I have a dataframe (gdata) with x (as "r") and y (as "km") coordinates of a function. When I plot it like this:
plot(x = gdata$r, y = gdata$km, type = "l")
I get the graph of the function:
Now I want to calculate the area under the curve from x = 0 to x = 0.6. When I look for appropriate packages I only find something like calculation AUC of a ROC curve. But is there a way just to calculate the AUC of a normal function?
The area under the curve (AUC) of a given set of data points can be archived using numeric integration:
Let data
be your data frame containing x and y values. You can get the area under the curve from lower x0=0 to upper x1=0.6 by integrating the function, which is linearly approximating your data.
This is a numeric approximation and not exact, because we do not have an infinite number of data points: For y=sqrt(x)

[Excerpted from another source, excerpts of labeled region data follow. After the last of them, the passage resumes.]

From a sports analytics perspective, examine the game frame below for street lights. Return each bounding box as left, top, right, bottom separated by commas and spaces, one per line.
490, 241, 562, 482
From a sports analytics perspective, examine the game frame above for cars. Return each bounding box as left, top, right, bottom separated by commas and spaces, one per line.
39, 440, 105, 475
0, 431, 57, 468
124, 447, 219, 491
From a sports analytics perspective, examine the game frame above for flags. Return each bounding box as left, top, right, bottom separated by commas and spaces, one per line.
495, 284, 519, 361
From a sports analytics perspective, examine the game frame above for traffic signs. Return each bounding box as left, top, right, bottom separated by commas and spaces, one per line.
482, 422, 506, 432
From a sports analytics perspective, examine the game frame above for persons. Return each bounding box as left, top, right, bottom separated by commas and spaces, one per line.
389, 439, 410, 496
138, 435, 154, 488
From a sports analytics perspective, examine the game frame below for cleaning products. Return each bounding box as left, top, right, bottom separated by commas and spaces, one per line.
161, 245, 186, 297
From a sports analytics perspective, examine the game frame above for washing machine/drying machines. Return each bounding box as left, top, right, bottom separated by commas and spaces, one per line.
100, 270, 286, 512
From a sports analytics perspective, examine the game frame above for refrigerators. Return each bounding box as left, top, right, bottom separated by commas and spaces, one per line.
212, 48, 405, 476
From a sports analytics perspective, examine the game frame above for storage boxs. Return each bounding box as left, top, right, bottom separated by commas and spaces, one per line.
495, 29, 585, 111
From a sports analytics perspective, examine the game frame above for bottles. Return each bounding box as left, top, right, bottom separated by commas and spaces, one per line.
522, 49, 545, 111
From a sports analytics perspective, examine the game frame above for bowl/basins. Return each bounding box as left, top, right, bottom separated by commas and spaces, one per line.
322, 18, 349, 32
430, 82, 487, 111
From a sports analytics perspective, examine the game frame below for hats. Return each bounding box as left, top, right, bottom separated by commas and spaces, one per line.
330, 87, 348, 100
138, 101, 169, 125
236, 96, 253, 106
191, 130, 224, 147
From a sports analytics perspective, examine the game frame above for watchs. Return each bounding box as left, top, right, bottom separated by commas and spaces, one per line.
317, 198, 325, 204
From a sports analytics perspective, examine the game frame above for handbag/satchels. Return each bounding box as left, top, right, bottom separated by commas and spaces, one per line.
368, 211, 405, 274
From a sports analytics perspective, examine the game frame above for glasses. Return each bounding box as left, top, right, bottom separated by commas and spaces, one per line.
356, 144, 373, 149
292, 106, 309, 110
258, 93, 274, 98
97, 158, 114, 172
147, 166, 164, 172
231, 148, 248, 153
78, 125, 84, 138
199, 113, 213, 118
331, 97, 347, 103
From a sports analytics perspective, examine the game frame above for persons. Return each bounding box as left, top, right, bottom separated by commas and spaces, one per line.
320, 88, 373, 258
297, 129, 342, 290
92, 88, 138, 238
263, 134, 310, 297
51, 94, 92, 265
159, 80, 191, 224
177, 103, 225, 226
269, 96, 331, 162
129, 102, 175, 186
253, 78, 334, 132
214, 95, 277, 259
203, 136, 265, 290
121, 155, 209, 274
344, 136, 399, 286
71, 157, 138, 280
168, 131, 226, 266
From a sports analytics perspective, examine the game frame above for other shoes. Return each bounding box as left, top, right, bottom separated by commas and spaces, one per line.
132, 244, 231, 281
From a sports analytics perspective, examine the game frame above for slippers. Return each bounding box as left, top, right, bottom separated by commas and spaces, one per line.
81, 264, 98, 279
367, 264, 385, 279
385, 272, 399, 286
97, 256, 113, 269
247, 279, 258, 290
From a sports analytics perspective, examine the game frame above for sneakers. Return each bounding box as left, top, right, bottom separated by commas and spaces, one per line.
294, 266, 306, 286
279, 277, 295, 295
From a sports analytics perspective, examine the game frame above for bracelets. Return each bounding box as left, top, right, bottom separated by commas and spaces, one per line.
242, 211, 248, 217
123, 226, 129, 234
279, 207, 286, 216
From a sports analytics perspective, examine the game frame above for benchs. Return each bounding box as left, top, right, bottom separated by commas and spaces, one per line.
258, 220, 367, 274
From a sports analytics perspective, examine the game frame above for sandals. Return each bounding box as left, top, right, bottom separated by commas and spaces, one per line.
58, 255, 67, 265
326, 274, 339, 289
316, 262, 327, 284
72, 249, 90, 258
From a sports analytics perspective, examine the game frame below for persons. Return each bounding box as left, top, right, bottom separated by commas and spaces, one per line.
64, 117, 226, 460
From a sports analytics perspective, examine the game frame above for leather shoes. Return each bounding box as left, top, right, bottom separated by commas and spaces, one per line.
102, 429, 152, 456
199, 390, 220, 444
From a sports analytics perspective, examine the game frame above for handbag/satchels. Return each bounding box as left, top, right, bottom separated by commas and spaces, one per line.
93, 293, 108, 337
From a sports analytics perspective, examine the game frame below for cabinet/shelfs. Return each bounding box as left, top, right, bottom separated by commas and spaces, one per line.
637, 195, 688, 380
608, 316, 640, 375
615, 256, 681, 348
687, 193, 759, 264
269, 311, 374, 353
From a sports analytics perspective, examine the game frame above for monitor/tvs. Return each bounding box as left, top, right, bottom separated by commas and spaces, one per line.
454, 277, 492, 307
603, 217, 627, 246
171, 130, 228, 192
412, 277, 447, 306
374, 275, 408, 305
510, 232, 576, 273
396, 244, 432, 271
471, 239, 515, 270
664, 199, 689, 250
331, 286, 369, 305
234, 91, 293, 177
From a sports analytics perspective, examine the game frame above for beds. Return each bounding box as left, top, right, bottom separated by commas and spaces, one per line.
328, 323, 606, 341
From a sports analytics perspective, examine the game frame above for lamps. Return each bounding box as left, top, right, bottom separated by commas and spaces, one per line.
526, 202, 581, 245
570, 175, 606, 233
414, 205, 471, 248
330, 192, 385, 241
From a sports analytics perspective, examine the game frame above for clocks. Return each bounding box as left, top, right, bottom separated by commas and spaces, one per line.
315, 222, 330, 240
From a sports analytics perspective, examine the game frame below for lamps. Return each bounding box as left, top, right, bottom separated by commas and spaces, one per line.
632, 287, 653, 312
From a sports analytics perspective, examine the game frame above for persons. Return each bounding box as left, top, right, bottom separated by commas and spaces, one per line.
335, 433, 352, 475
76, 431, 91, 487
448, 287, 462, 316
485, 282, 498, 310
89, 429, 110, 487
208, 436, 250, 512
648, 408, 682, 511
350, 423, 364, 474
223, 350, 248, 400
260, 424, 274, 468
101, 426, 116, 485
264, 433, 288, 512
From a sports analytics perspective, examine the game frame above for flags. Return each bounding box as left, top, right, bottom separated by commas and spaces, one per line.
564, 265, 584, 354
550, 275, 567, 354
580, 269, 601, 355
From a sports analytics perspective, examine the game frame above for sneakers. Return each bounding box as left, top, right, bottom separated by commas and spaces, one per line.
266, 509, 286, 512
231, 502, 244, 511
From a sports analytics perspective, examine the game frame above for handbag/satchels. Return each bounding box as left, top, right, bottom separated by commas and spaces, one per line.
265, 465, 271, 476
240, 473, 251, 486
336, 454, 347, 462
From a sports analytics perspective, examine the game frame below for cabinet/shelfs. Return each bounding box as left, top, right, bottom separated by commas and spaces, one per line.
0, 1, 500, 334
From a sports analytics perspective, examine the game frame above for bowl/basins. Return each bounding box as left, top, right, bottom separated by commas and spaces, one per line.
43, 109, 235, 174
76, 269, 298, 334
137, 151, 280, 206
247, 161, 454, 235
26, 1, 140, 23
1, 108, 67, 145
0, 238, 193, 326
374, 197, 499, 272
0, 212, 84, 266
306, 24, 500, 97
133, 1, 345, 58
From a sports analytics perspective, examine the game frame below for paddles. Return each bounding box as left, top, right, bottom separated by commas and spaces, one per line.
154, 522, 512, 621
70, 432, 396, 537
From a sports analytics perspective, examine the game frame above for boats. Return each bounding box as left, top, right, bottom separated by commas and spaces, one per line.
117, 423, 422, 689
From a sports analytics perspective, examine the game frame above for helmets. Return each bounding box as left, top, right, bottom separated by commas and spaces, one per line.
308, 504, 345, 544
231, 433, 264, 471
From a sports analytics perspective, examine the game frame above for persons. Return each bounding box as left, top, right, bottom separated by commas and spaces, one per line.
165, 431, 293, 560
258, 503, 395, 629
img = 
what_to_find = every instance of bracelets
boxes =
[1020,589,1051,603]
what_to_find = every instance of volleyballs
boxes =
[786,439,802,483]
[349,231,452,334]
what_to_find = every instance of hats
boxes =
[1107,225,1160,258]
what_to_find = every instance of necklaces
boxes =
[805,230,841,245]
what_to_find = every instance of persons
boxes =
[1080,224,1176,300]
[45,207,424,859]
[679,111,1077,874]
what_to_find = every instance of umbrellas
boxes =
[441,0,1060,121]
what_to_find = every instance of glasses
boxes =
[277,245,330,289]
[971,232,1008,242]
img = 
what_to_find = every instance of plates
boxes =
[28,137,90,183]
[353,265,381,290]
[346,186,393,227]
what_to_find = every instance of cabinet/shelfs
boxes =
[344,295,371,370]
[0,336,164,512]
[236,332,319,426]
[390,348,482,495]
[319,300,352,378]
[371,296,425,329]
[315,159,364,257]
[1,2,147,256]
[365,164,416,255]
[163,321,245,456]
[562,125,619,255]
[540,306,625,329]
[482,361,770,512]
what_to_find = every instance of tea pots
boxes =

we will get 0.3033 instead of true value of 0.3098. For 200 rows in data
we'll get even better with auc=0.3096.
library(tidyverse)
data <-
tibble(
x = seq(0, 2, length.out = 20)
) %>%
mutate(y = sqrt(x))
data
#> # A tibble: 20 × 2
#> x y
#> <dbl> <dbl>
#> 1 0 0
#> 2 0.105 0.324
#> 3 0.211 0.459
#> 4 0.316 0.562
#> 5 0.421 0.649
#> 6 0.526 0.725
#> 7 0.632 0.795
#> 8 0.737 0.858
#> 9 0.842 0.918
#> 10 0.947 0.973
#> 11 1.05 1.03
#> 12 1.16 1.08
#> 13 1.26 1.12
#> 14 1.37 1.17
#> 15 1.47 1.21
#> 16 1.58 1.26
#> 17 1.68 1.30
#> 18 1.79 1.34
#> 19 1.89 1.38
#> 20 2 1.41
qplot(x, y, data = data)
integrate(approxfun(data$x, data$y), 0, 0.6)
#> 0.3033307 with absolute error < 8.8e-05
Created on 2021-10-03 by the reprex package (v2.0.1)
The absolute error returned by integrate
is corerect, iff the real world between every two data points is a perfect linear interpolation, as we assumed.